Честер Беннингтон
Я никогда не понимала публичной скорби. Я никогда не принимала участия в этом повальном драматическом плаче, что обращают люди к певцу, писателю, актёру, другой публичной личности, рано и внезапно для поклонника ушедшей из жизни.
Любимая песня, книга, строка из стихотворения — для меня это всегда сугубо интимная вещь, и я не хочу их ни с кем делить. Я ревную, когда слышу, как кто-то в толпе, в поезде, или из окна, обращённого во двор, читает любимый мною стих, поёт любимую мною строчку из песни, связывает наше незнакомство, соединяет нас, запечатывает сургучной печатью.
И теперь, 22 июля 2017 года, когда мне 26 лет, в крови плещется вино, а мозг разрывают песни Crawling, Runaway, In the end, With you, Easier to run — всё то, что я пела в одиночку, с лучшей подругой, перед экраном телевизора, гуляя по летним улицам Алматы, на дискотеке в лагере, возвращаясь из школы и слушая CD-плеер, я плачу и не могу остановиться.

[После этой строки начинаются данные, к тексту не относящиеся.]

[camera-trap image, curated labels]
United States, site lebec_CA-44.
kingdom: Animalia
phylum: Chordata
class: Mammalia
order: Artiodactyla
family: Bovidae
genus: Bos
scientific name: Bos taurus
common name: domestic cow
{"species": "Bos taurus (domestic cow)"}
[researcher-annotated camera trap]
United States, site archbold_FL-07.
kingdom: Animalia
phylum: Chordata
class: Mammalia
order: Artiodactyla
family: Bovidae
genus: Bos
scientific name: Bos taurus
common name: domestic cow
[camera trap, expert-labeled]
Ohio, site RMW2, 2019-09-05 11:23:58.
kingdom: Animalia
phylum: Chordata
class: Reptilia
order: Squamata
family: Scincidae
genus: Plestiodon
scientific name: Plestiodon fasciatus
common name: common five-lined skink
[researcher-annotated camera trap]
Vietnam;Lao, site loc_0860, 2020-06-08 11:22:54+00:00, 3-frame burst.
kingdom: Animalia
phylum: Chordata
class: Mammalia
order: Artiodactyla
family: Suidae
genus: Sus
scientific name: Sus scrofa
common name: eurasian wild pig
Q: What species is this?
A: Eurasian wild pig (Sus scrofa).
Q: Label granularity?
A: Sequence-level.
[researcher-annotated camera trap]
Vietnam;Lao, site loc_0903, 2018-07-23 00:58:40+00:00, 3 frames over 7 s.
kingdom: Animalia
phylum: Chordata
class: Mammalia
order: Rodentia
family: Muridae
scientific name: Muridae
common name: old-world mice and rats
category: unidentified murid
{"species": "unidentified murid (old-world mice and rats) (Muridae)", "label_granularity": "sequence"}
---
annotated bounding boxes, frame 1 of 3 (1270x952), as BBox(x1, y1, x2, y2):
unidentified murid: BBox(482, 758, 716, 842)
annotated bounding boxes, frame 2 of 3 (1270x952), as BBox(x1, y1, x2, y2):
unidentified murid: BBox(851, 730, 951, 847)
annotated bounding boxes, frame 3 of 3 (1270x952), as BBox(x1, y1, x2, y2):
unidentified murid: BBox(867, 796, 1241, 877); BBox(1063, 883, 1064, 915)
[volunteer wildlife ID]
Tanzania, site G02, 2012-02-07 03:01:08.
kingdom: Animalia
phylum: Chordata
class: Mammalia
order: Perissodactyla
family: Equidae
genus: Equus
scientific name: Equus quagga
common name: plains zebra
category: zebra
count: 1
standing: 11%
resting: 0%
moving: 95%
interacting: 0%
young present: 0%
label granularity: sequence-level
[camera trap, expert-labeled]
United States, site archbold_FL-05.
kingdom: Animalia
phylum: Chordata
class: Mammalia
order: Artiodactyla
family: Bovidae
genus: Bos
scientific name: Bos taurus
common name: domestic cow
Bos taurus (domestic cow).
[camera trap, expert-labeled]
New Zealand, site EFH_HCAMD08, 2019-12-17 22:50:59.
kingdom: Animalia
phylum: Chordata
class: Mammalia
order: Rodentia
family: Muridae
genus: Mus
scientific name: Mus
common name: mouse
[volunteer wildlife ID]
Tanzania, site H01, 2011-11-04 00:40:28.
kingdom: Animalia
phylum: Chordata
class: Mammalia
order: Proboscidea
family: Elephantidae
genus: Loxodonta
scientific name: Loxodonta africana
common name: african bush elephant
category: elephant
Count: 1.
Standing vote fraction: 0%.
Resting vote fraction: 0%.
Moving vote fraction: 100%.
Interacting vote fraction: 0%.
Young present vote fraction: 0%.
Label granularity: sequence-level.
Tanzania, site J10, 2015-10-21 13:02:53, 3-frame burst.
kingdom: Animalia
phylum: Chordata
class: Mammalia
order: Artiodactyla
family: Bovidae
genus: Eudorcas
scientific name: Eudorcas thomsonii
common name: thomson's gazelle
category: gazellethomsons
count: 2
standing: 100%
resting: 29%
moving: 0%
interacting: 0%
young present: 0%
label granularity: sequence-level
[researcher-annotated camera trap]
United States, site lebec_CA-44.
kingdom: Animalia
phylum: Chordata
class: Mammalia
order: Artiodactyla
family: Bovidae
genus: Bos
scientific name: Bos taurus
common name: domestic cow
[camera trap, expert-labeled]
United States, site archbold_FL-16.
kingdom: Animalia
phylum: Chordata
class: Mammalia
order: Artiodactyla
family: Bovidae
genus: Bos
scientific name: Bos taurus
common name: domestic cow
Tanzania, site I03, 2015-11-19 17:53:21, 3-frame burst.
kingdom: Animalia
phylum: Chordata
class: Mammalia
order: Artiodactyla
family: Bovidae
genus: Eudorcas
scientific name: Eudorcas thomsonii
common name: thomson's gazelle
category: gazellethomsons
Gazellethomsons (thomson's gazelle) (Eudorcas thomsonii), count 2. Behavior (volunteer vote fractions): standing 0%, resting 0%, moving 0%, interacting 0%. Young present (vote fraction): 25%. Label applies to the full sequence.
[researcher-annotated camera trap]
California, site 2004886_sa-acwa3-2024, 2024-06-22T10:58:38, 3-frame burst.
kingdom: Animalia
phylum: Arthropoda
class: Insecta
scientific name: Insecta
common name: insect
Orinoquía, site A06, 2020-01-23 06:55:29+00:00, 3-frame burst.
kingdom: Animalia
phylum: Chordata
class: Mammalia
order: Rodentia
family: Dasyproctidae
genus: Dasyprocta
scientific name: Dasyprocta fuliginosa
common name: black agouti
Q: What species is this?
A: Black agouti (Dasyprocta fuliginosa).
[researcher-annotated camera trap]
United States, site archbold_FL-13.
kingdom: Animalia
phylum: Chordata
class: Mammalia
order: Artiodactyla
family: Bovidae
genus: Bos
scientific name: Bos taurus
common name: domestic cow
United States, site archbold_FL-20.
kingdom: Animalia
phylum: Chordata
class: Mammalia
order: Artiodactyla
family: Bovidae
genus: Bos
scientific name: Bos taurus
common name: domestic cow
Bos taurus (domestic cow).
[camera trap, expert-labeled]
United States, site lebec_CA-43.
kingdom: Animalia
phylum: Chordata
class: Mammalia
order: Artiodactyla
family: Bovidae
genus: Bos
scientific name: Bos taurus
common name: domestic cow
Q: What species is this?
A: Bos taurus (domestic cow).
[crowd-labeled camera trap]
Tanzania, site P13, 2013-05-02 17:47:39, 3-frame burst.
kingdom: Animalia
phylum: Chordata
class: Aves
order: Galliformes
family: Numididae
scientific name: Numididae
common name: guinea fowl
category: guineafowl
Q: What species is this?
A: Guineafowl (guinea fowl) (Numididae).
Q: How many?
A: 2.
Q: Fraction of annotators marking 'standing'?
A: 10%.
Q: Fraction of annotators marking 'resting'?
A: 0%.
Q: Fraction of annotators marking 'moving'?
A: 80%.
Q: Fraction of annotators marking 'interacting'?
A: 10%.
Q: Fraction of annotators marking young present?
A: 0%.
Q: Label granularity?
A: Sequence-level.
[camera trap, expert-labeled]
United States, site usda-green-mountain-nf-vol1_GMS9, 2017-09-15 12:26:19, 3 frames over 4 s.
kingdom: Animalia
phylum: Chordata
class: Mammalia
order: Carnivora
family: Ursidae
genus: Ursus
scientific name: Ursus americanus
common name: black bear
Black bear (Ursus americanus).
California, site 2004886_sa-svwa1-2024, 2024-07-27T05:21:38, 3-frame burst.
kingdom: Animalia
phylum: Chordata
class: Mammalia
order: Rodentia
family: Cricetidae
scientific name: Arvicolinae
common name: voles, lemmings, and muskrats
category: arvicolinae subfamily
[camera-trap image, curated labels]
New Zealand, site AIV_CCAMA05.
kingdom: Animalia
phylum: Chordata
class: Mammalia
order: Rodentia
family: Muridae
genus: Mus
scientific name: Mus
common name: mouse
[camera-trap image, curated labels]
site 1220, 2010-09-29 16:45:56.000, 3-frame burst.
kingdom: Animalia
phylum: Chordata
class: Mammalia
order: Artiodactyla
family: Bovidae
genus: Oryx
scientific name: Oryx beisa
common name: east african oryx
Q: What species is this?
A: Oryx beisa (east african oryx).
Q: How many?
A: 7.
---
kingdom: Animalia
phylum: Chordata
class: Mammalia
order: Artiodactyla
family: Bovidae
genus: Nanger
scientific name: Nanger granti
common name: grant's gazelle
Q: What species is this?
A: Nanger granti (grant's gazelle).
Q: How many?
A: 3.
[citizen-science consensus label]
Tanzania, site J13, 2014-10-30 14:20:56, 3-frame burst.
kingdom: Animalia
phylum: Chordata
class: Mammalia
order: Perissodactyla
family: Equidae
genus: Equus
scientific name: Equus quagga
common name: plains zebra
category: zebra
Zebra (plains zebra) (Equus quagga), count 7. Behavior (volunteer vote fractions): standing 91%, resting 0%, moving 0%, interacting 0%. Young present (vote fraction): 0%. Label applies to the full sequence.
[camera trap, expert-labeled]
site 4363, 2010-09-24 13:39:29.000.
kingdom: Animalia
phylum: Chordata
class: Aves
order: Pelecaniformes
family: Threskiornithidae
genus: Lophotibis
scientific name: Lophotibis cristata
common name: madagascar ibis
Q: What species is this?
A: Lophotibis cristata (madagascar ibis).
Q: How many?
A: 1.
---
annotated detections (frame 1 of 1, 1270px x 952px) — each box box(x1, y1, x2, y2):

Я вдруг поняла, что прощаюсь с детством, что фраза «Закончилась эпоха» больше не звучит как клише, что она отражает мою действительность, и что с тысячами людей по всему миру я сейчас делю эти ощущения; эту действительность, воспоминания, которые у многих нас, оказывается, были общими.
Я вспоминаю себя, тебя, всех нас, — слушавших Linkin Park и кричавших с самозабвением партии Честера в песнях, и мне хочется нарастить толстый слой кожи, чтобы не ощущать ту горечь, что я чувствую сейчас. Боже, почему же так тяжело.